Your copy of the data should match it exactly, leaving out only the pictures.

═════ SUPPLIED MATERIAL

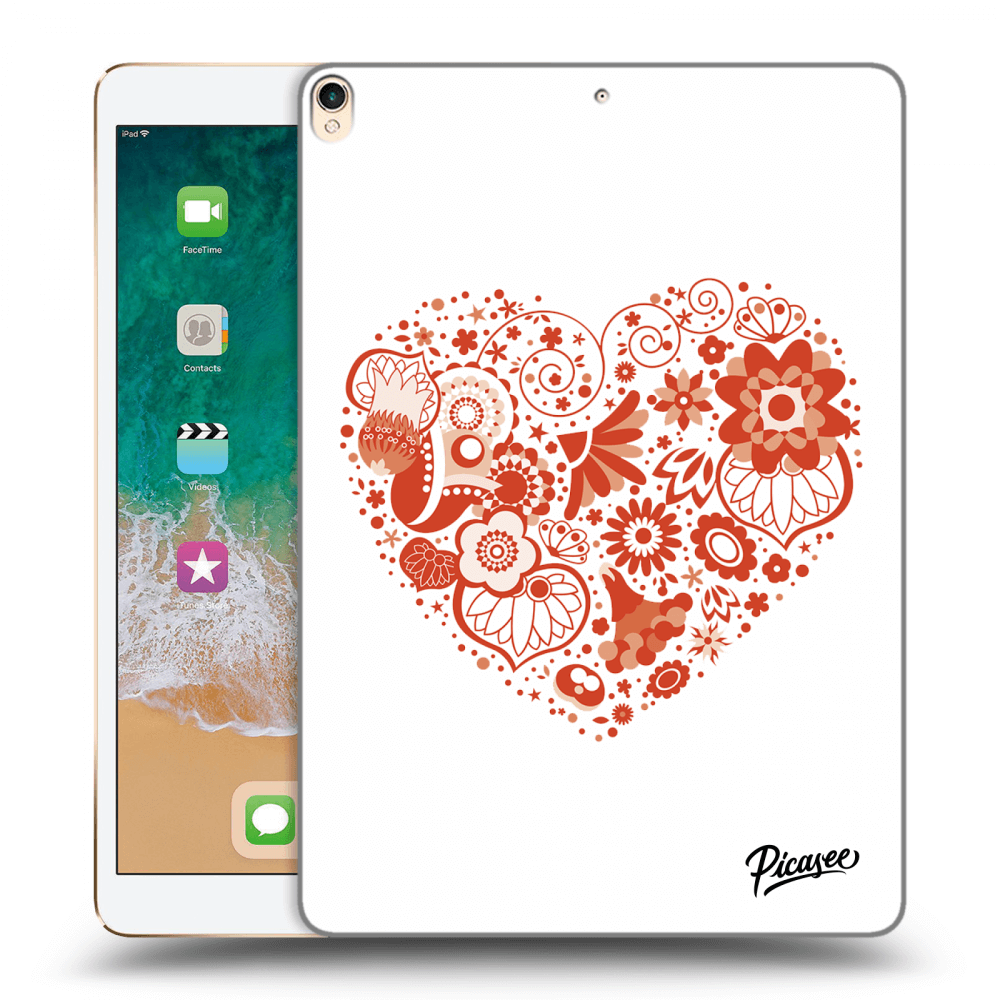 Picasee silikonowe przeźroczyste etui na Apple iPad Pro 10.5" 2017 (2. gen) - Big heart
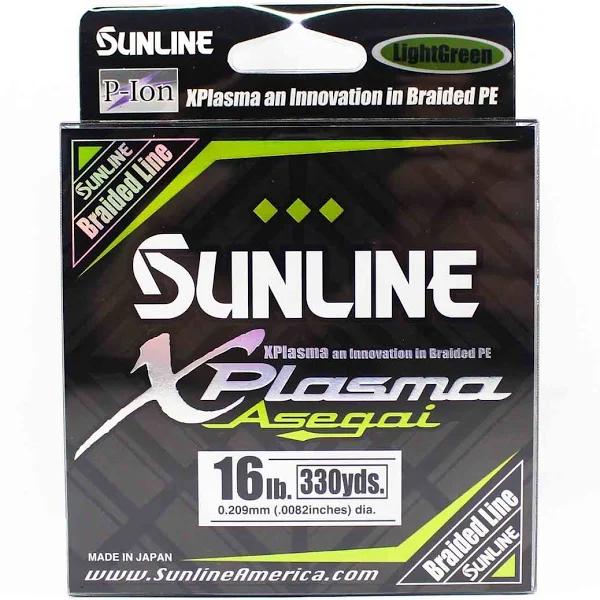 Sunline x Plasma Asegai Braid 300m Spools 16lb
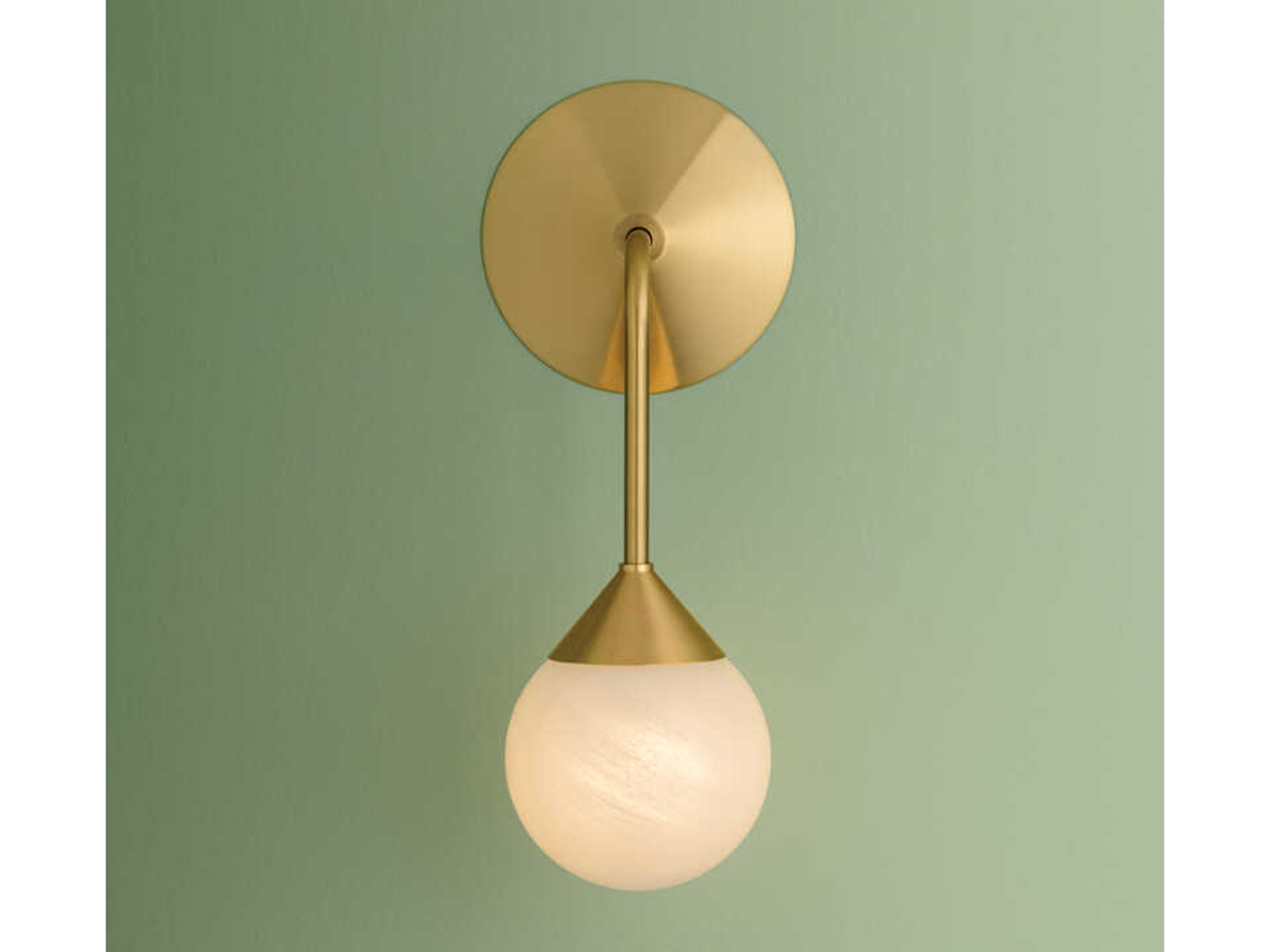 Mitzi Natasha 1-Light Aged Brass Wall Sconce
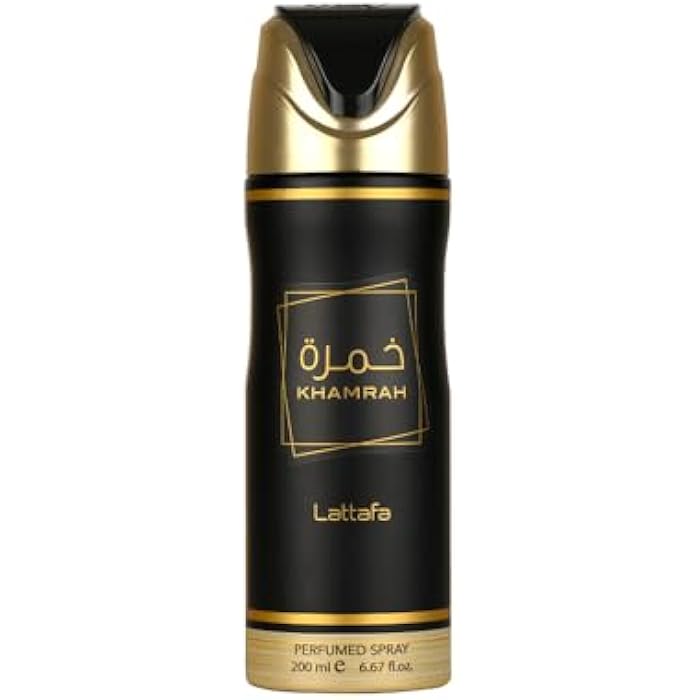 Lattafa Khamrah Perfumed Deodorant Spray for Unisex, 6.7 Ounce - Image 1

══════════

▶ _ANSWER TO THIS TASK_
 Picasee silikonowe przeźroczyste etui na Apple iPad Pro 10.5" 2017 (2. gen) - Big heart
 Sunline x Plasma Asegai Braid 300m Spools 16lb
 Mitzi Natasha 1-Light Aged Brass Wall Sconce
 Lattafa Khamrah Perfumed Deodorant Spray for Unisex, 6.7 Ounce - Image 1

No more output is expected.